• Source passage
Segment Open
Illinois isn’t even close to being the first state to legalize the recreational use of marijuana — Colorado and Washington took that prize about eight years ago. However, just because Illinois wasn’t the first doesn’t mean it can’t be the best. In fact, Illinois is striving to improve on many of the processes that tripped up states in the past and to serve as a model for equitable, educational and effective legalization for the future.
Even if you are participating in the booming marijuana sales around the state, you might not know just how revolutionary Illinois has been during this legalization period. Read on to find out what the state is doing to make legal recreational marijuana even better.
Not Just Decriminalized — Uncriminalized
Legalizing medical and recreational marijuana is a relatively recent process that began in the late 1990s, but decriminalization — the process of no longer treating marijuana possession or sale as a criminal offense — began decades ago, in the 1970s when many states started systematically reducing fines and penalties for various cannabis-related activities. Today, 25 states have effectively decriminalized marijuana offenses, but Illinois has taken decriminalization a step further.
Segment Closed
• Tasks to complete
(1) Reproduce word for word everything in the Illinois marijuana passage from "Even if you" down to "a step further.".
(2) Answer these questions from the Illinois marijuana passage:
(a) Which two states were the first to legalize recreational marijuana?
(b) In which decade did decriminalization begin?
(c) How many states have effectively decriminalized marijuana offenses today?

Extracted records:
Segment Open
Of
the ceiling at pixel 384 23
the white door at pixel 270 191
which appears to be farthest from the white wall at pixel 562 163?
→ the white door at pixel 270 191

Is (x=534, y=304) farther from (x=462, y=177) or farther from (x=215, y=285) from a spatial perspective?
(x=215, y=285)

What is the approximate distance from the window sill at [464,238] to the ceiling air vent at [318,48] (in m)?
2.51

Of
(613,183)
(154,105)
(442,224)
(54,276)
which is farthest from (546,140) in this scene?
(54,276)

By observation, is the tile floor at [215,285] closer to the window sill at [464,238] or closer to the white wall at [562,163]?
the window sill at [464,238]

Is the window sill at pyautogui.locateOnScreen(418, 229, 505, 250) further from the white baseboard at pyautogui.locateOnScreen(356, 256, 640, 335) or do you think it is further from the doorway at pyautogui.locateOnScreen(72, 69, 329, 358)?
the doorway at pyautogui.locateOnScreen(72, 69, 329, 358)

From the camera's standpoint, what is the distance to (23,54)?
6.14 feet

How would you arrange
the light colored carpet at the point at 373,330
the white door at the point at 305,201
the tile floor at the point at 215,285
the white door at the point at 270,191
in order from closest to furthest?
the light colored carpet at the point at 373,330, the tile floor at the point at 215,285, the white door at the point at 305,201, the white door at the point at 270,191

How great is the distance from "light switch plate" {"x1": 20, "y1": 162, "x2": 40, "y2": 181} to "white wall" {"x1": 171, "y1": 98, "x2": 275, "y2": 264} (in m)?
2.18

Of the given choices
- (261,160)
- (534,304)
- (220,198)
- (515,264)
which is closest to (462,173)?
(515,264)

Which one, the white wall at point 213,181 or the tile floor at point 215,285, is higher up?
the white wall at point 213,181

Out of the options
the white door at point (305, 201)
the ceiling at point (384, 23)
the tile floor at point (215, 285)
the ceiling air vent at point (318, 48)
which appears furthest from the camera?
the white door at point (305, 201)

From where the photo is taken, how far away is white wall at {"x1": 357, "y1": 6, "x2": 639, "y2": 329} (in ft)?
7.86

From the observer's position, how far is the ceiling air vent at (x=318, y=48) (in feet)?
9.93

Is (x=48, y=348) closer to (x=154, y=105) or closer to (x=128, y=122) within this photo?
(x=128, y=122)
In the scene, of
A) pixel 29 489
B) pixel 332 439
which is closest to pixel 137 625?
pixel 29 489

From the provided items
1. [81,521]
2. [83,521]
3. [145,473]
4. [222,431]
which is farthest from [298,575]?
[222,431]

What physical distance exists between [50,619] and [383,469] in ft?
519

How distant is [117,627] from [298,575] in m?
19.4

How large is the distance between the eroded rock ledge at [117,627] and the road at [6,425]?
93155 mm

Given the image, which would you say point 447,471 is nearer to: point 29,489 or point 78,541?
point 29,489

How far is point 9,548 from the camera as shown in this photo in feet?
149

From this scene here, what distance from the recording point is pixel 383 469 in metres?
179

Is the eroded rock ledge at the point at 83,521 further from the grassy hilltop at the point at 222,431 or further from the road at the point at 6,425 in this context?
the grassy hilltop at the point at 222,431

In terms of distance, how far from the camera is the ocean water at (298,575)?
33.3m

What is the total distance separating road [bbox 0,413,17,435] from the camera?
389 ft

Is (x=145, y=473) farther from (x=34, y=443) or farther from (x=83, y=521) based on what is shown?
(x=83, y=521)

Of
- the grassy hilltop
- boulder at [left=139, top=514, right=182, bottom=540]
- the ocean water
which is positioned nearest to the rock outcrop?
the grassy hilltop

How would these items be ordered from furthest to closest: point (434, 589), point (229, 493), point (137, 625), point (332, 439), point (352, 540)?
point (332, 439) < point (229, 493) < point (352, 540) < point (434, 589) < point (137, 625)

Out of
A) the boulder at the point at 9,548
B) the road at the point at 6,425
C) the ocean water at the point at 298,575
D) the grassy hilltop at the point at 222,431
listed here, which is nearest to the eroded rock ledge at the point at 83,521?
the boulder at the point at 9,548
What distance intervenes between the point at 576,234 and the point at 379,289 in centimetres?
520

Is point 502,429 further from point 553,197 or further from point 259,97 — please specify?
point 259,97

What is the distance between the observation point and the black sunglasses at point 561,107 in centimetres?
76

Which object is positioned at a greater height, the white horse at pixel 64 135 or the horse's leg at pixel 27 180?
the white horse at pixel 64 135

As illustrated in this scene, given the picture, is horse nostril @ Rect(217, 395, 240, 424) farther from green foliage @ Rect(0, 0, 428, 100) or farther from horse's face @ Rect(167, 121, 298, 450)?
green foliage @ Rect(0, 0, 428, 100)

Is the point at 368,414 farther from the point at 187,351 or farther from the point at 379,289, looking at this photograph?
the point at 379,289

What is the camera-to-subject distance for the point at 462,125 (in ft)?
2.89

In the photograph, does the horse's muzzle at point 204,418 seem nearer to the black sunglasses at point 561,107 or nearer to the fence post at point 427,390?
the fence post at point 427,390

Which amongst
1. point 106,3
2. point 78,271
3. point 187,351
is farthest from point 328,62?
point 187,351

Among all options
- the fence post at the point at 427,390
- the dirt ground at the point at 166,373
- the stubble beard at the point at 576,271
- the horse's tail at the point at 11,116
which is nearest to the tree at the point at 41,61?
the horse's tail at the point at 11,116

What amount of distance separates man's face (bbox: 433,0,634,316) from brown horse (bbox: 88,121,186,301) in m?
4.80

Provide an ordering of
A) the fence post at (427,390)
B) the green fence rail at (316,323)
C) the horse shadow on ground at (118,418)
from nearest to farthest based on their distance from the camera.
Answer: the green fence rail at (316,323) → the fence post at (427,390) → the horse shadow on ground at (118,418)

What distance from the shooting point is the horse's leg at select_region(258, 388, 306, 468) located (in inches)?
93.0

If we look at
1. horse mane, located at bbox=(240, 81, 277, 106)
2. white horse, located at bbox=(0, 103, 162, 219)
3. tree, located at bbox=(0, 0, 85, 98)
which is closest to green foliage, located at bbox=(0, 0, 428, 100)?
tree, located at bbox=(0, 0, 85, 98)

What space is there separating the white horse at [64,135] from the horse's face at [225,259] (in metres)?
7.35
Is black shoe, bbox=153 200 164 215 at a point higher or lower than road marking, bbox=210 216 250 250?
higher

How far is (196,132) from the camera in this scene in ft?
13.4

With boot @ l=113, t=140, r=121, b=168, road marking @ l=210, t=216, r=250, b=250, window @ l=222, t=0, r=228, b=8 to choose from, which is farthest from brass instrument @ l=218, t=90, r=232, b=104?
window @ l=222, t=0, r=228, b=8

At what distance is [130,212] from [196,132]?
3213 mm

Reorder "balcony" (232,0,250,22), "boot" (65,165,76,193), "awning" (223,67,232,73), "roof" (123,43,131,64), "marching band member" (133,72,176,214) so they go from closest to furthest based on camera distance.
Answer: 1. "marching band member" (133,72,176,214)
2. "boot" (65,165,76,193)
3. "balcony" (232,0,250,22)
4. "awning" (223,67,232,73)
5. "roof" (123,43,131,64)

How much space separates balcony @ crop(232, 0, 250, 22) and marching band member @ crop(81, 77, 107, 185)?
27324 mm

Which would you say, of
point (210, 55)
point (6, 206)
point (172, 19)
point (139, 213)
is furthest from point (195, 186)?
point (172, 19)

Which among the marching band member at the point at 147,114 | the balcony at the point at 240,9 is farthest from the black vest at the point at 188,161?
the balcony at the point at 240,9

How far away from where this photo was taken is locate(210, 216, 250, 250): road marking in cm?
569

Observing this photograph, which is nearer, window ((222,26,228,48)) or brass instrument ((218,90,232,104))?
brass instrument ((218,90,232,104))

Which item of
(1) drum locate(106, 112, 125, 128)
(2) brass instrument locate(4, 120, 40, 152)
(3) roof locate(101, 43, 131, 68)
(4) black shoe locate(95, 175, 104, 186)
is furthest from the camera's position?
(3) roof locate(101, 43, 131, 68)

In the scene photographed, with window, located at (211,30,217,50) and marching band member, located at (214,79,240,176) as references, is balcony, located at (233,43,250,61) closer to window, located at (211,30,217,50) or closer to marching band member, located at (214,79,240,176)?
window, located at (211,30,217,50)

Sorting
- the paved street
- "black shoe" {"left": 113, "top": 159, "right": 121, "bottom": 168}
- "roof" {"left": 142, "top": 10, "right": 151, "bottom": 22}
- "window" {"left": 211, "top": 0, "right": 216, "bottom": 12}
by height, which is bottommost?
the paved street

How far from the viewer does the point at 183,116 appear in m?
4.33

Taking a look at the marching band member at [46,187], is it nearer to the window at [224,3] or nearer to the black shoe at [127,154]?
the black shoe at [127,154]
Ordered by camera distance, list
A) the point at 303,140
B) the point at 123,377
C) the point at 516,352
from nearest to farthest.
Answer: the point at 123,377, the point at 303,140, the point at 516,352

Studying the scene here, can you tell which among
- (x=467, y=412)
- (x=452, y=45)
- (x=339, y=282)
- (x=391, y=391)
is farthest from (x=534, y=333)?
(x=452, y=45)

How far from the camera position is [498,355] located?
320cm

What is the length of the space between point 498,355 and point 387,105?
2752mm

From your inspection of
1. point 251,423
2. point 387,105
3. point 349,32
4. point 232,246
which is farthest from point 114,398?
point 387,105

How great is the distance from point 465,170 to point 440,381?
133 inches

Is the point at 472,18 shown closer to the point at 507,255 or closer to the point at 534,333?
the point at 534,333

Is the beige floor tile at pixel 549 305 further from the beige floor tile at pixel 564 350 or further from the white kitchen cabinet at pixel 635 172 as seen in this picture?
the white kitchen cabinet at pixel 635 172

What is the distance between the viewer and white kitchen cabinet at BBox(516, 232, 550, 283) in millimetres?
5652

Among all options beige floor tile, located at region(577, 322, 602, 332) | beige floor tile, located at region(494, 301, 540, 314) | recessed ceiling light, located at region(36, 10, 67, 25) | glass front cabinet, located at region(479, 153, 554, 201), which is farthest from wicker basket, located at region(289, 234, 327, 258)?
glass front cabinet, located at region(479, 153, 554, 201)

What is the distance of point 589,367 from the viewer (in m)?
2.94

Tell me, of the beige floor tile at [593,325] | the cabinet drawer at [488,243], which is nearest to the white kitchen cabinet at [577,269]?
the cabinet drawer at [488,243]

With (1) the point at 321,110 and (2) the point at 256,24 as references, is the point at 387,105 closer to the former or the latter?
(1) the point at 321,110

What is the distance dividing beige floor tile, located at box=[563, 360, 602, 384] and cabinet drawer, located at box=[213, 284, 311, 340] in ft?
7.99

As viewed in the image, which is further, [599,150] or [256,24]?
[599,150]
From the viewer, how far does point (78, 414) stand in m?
Segment Closed
• Task solutions
(1)
Even if you are participating in the booming marijuana sales around the state, you might not know just how revolutionary Illinois has been during this legalization period. Read on to find out what the state is doing to make legal recreational marijuana even better.
Not Just Decriminalized — Uncriminalized
Legalizing medical and recreational marijuana is a relatively recent process that began in the late 1990s, but decriminalization — the process of no longer treating marijuana possession or sale as a criminal offense — began decades ago, in the 1970s when many states started systematically reducing fines and penalties for various cannabis-related activities. Today, 25 states have effectively decriminalized marijuana offenses, but Illinois has taken decriminalization a step further.

(2)
(a) Colorado and Washington
(b) The 1970s
(c) 25